Rows of spatial reasoning questions
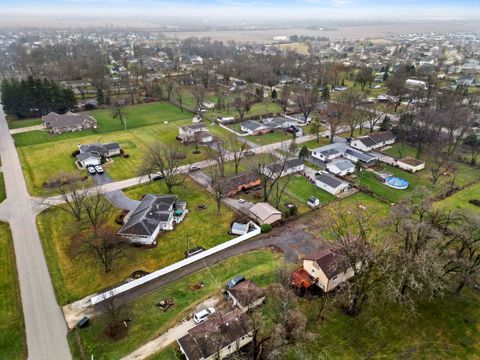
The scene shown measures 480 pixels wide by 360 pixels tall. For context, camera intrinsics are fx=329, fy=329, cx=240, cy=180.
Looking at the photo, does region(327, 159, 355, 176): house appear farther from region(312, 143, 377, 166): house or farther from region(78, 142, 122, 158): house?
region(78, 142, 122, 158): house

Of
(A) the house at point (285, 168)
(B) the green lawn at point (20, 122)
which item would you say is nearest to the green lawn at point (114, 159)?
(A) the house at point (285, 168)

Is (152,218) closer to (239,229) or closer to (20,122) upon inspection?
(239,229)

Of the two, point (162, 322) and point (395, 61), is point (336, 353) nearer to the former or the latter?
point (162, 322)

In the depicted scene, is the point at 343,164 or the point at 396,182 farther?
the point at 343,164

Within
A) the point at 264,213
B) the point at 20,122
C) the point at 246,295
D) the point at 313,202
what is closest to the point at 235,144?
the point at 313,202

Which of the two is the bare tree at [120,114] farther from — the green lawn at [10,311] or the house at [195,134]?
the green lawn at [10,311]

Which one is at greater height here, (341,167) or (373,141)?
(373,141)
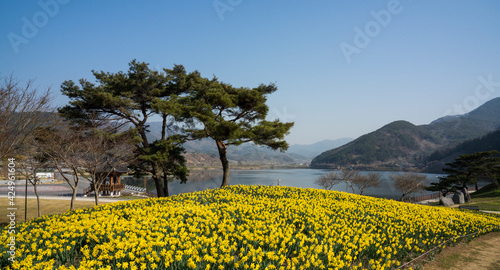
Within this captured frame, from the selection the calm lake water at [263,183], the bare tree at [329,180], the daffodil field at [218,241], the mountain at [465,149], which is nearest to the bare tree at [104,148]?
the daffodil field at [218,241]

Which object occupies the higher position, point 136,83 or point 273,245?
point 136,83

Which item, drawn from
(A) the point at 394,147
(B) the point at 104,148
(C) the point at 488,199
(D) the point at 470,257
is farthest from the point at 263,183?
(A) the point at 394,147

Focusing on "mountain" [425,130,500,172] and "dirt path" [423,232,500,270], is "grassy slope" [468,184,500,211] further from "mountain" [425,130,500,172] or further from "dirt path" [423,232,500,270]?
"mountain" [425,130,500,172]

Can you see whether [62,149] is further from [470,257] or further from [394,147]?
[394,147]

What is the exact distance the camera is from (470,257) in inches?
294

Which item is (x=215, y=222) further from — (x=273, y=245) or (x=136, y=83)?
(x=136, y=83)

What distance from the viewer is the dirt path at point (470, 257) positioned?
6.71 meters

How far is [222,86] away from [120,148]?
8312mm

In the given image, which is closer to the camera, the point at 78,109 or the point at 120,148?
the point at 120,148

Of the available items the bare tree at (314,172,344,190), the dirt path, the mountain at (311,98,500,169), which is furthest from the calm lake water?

■ **Do this**: Rewrite the lines from the one containing "[468,184,500,211] further from" through the end of the rows, inclusive, putting "leafless tree" in place of "bare tree" and leaving all else unchanged.

■ **Solution to this exercise**:
Focusing on "mountain" [425,130,500,172] and "dirt path" [423,232,500,270], is "grassy slope" [468,184,500,211] further from "mountain" [425,130,500,172] or further from "dirt path" [423,232,500,270]?
"mountain" [425,130,500,172]

Can you see whether [62,149] is further from [470,257] or further from [394,147]?
[394,147]

What is the exact distance the camera is from (470,257) in inches?
294

Which item is (x=215, y=222) further from — (x=273, y=245) or (x=136, y=83)?
(x=136, y=83)

What distance from the viewer is the dirt path at point (470, 257) positioned?
6.71 meters

How far is [222,86] away from [120,148]?
8312mm

In the given image, which is closer to the camera, the point at 78,109 or the point at 120,148?
the point at 120,148

Of the available items the leafless tree at (314,172,344,190), the dirt path, the mountain at (311,98,500,169), which is furthest from the calm lake water?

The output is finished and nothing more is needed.